## WHAT TO PRODUCE
Retype, word for word, every line of the records below starting at the one that contains "United States, site lebec_CA-43." and ending at the one that contains "[citizen-science consensus label]"; include both of those lines and nothing more.

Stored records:
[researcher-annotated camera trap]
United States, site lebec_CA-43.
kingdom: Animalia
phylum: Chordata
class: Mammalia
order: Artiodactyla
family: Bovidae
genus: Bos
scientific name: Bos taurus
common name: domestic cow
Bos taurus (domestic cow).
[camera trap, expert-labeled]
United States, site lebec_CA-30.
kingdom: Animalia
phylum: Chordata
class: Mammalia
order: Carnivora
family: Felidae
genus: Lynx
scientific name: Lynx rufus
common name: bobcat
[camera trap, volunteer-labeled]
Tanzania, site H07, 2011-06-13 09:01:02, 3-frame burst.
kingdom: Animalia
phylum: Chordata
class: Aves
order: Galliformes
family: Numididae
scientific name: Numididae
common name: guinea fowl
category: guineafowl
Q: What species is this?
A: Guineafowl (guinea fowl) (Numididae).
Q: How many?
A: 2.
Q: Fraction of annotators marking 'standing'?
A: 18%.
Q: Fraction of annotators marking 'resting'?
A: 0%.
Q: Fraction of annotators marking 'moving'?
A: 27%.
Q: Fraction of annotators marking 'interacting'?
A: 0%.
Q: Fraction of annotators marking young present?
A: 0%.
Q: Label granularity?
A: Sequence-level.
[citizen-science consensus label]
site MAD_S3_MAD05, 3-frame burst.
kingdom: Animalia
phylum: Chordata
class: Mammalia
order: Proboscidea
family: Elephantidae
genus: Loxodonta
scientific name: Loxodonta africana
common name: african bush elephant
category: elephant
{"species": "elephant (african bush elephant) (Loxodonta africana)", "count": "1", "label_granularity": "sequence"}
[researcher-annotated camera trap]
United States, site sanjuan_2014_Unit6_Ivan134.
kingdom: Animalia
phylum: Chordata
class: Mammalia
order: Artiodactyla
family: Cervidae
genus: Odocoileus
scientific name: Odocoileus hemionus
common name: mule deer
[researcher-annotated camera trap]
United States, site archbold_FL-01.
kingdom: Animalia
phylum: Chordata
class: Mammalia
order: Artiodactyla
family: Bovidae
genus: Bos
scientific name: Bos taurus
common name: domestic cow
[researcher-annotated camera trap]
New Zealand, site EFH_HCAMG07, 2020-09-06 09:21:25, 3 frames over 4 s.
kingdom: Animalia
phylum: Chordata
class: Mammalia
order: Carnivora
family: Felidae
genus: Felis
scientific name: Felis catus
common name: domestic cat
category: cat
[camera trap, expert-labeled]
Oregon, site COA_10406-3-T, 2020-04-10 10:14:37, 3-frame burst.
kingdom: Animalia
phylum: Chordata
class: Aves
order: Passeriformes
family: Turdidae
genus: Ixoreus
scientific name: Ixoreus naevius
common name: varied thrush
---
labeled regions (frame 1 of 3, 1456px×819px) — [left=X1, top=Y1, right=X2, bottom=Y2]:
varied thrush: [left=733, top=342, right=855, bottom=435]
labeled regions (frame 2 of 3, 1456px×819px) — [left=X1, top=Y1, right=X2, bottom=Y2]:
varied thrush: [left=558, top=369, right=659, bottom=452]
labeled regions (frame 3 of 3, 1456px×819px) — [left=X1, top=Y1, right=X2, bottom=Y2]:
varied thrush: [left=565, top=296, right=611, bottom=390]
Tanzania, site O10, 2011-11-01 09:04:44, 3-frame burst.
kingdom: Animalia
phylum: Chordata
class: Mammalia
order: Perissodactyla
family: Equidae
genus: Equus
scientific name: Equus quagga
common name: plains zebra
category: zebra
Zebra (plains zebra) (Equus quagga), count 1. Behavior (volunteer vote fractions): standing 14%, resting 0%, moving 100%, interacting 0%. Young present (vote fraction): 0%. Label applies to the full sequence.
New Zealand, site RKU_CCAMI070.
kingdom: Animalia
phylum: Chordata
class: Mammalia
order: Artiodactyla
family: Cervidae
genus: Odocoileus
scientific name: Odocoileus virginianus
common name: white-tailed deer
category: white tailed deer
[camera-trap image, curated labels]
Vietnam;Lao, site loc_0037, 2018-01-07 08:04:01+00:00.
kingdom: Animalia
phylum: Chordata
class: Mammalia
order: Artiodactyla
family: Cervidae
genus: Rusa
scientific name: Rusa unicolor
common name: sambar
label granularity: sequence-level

## WRITTEN ANSWER
United States, site lebec_CA-43.
kingdom: Animalia
phylum: Chordata
class: Mammalia
order: Artiodactyla
family: Bovidae
genus: Bos
scientific name: Bos taurus
common name: domestic cow
Bos taurus (domestic cow).
[camera trap, expert-labeled]
United States, site lebec_CA-30.
kingdom: Animalia
phylum: Chordata
class: Mammalia
order: Carnivora
family: Felidae
genus: Lynx
scientific name: Lynx rufus
common name: bobcat
[camera trap, volunteer-labeled]
Tanzania, site H07, 2011-06-13 09:01:02, 3-frame burst.
kingdom: Animalia
phylum: Chordata
class: Aves
order: Galliformes
family: Numididae
scientific name: Numididae
common name: guinea fowl
category: guineafowl
Q: What species is this?
A: Guineafowl (guinea fowl) (Numididae).
Q: How many?
A: 2.
Q: Fraction of annotators marking 'standing'?
A: 18%.
Q: Fraction of annotators marking 'resting'?
A: 0%.
Q: Fraction of annotators marking 'moving'?
A: 27%.
Q: Fraction of annotators marking 'interacting'?
A: 0%.
Q: Fraction of annotators marking young present?
A: 0%.
Q: Label granularity?
A: Sequence-level.
[citizen-science consensus label]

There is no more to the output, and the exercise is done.